[Data shown]

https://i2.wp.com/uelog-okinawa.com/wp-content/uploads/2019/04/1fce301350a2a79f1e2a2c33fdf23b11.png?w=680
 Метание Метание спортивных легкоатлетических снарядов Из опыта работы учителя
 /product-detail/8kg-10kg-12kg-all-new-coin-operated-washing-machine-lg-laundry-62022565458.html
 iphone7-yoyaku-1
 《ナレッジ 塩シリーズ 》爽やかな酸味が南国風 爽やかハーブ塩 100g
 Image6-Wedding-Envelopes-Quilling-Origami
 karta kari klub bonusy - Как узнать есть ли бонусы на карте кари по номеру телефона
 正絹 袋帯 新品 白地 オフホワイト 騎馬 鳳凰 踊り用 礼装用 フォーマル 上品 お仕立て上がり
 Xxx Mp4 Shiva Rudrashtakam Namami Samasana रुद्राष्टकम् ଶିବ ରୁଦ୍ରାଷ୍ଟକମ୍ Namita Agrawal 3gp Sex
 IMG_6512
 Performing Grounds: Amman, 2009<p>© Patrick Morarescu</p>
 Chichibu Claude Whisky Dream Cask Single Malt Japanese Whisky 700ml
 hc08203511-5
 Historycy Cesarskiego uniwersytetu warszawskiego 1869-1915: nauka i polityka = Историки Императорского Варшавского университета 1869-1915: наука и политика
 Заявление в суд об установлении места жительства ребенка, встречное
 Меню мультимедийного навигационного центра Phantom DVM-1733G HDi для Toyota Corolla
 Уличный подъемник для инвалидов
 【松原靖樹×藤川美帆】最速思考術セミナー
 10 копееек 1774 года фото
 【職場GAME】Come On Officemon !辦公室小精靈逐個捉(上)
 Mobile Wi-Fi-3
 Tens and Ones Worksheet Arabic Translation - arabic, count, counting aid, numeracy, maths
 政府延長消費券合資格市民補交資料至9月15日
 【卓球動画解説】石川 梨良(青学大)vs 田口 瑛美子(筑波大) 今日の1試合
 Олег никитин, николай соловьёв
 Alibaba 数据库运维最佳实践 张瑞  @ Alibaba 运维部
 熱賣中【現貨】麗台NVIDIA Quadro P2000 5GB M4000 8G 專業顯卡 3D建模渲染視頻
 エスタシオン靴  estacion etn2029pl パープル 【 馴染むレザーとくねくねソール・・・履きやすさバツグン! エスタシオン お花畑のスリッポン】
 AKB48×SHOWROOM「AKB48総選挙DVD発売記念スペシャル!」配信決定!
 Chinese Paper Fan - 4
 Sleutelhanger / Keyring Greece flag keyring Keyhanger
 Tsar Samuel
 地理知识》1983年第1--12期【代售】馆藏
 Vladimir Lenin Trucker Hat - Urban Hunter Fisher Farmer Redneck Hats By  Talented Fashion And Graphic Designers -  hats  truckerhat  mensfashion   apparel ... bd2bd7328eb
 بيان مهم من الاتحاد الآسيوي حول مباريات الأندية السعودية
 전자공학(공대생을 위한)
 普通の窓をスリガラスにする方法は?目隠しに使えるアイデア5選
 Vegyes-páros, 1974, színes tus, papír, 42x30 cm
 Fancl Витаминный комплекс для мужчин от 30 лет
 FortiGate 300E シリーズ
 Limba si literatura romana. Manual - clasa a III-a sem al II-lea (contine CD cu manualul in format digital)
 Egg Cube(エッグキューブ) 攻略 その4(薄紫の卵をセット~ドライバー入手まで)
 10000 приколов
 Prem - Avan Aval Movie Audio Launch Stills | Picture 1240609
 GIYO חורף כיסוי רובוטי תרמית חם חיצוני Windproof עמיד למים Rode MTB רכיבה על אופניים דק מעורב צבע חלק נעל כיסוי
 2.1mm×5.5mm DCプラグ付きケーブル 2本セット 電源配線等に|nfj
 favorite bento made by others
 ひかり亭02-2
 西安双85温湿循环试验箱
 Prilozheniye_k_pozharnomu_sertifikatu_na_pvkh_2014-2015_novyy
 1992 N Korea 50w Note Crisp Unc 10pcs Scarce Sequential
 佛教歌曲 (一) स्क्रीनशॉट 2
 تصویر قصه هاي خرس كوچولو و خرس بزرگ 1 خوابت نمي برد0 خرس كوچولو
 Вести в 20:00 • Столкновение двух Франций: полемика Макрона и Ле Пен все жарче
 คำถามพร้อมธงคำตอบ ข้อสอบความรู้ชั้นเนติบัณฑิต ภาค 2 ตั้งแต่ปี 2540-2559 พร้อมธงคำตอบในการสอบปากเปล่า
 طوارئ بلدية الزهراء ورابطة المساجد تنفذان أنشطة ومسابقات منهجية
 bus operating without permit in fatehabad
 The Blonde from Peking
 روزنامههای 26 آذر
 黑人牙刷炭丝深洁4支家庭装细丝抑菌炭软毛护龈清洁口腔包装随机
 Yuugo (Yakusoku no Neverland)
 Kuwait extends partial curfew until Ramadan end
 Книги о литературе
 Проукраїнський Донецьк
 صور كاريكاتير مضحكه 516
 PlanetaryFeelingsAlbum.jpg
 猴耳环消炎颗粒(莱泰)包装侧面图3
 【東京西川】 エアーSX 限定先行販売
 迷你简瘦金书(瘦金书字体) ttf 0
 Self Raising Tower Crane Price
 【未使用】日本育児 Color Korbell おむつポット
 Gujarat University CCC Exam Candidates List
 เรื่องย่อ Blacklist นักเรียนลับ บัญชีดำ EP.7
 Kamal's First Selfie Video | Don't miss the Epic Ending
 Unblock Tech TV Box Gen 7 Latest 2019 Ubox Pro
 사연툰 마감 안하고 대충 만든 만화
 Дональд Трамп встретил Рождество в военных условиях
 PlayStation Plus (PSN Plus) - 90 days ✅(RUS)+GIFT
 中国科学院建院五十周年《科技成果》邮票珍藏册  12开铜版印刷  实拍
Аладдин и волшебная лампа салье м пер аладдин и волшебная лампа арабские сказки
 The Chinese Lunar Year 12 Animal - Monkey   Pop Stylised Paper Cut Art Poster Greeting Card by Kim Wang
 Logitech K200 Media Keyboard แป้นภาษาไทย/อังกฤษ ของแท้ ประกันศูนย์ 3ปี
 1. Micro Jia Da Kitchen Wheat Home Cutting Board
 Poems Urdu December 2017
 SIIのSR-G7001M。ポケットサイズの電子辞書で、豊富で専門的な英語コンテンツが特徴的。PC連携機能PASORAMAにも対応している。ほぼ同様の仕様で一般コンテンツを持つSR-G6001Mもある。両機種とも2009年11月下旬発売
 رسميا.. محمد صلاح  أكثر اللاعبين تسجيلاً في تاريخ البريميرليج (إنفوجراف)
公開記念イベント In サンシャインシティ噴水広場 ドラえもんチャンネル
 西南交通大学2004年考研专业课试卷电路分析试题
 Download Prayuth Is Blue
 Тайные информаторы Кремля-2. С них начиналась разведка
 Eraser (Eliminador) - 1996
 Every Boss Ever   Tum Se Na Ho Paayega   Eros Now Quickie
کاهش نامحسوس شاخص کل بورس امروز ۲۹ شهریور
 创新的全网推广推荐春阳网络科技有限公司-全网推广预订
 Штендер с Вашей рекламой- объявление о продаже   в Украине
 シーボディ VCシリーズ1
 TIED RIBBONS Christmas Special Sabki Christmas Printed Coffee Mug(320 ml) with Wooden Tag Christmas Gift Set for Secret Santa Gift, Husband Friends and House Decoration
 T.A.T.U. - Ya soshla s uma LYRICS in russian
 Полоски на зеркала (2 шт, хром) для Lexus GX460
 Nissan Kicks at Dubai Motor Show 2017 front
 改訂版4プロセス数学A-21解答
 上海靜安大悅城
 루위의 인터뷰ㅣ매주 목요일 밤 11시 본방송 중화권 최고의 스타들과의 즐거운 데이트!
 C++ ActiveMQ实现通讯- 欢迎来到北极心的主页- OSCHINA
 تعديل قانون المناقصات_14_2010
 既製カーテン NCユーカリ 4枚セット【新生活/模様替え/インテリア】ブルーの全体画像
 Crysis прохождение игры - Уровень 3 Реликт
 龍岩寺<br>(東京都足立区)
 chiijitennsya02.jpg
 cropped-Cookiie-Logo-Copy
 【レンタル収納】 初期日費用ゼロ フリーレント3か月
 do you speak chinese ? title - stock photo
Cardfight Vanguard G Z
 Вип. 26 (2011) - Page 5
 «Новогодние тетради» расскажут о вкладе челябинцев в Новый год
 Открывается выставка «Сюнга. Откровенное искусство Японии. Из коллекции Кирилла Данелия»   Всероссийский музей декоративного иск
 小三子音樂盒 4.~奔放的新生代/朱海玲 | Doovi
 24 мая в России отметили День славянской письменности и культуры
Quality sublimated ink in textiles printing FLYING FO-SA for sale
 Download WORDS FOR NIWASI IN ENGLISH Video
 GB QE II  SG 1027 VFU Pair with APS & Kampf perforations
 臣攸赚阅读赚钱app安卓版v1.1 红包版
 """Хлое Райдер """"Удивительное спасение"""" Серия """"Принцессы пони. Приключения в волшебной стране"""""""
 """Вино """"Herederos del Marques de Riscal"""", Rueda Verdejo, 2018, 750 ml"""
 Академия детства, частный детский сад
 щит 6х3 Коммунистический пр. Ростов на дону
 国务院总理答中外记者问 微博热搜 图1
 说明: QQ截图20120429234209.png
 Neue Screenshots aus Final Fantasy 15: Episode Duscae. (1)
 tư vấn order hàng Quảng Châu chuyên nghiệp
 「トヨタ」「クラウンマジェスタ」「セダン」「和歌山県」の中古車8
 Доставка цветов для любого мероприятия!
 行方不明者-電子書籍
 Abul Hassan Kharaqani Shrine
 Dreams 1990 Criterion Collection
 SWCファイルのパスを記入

[/Data shown]

Task to carry out: Give back the lines of the data exactly as they are written, from the first line through the line containing "Alibaba 数据库运维最佳实践 张瑞".

Solution:
https://i2.wp.com/uelog-okinawa.com/wp-content/uploads/2019/04/1fce301350a2a79f1e2a2c33fdf23b11.png?w=680
 Метание Метание спортивных легкоатлетических снарядов Из опыта работы учителя
 /product-detail/8kg-10kg-12kg-all-new-coin-operated-washing-machine-lg-laundry-62022565458.html
 iphone7-yoyaku-1
 《ナレッジ 塩シリーズ 》爽やかな酸味が南国風 爽やかハーブ塩 100g
 Image6-Wedding-Envelopes-Quilling-Origami
 karta kari klub bonusy - Как узнать есть ли бонусы на карте кари по номеру телефона
 正絹 袋帯 新品 白地 オフホワイト 騎馬 鳳凰 踊り用 礼装用 フォーマル 上品 お仕立て上がり
 Xxx Mp4 Shiva Rudrashtakam Namami Samasana रुद्राष्टकम् ଶିବ ରୁଦ୍ରାଷ୍ଟକମ୍ Namita Agrawal 3gp Sex
 IMG_6512
 Performing Grounds: Amman, 2009<p>© Patrick Morarescu</p>
 Chichibu Claude Whisky Dream Cask Single Malt Japanese Whisky 700ml
 hc08203511-5
 Historycy Cesarskiego uniwersytetu warszawskiego 1869-1915: nauka i polityka = Историки Императорского Варшавского университета 1869-1915: наука и политика
 Заявление в суд об установлении места жительства ребенка, встречное
 Меню мультимедийного навигационного центра Phantom DVM-1733G HDi для Toyota Corolla
 Уличный подъемник для инвалидов
 【松原靖樹×藤川美帆】最速思考術セミナー
 10 копееек 1774 года фото
 【職場GAME】Come On Officemon !辦公室小精靈逐個捉(上)
 Mobile Wi-Fi-3
 Tens and Ones Worksheet Arabic Translation - arabic, count, counting aid, numeracy, maths
 政府延長消費券合資格市民補交資料至9月15日
 【卓球動画解説】石川 梨良(青学大)vs 田口 瑛美子(筑波大) 今日の1試合
 Олег никитин, николай соловьёв
 Alibaba 数据库运维最佳实践 张瑞  @ Alibaba 运维部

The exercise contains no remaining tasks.